Records drawn from a dataset:
○ ○ ○
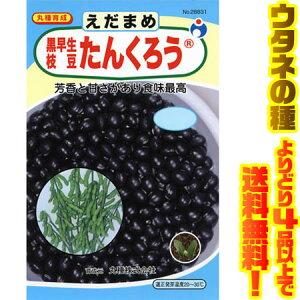 【メール便】ウタネ 黒早生枝豆たんくろう 28831芳香と甘みが抜群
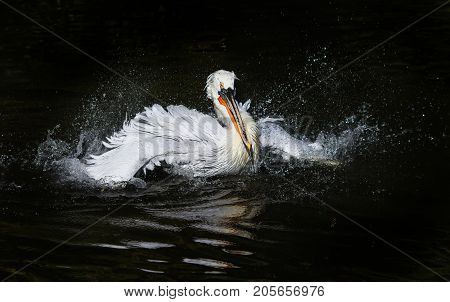 waterfowl curly white Pelican floating on the dark lake and splashes drops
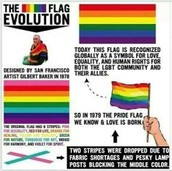 What Does LGBTQA Mean?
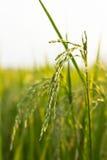 Ferme de riz Image libre de droits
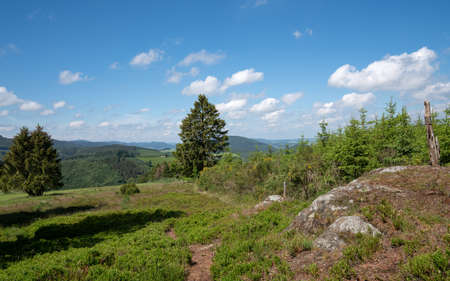 Panoramic landscape of National Park 'Kalte Kirche' close to Schmallenberg, Sauerland, Germany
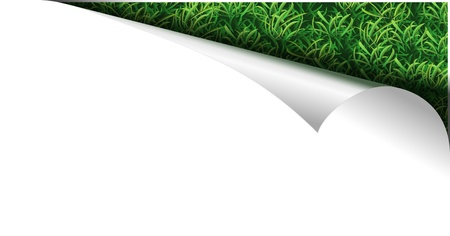 white paper page with fresh green grass in curl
○ ○ ○
Task statement:
Your task is to set down the records shown above exactly, minus any pictures.

Expected output:
 【メール便】ウタネ 黒早生枝豆たんくろう 28831芳香と甘みが抜群
 waterfowl curly white Pelican floating on the dark lake and splashes drops
 What Does LGBTQA Mean?
 Ferme de riz Image libre de droits
 Panoramic landscape of National Park 'Kalte Kirche' close to Schmallenberg, Sauerland, Germany
 white paper page with fresh green grass in curl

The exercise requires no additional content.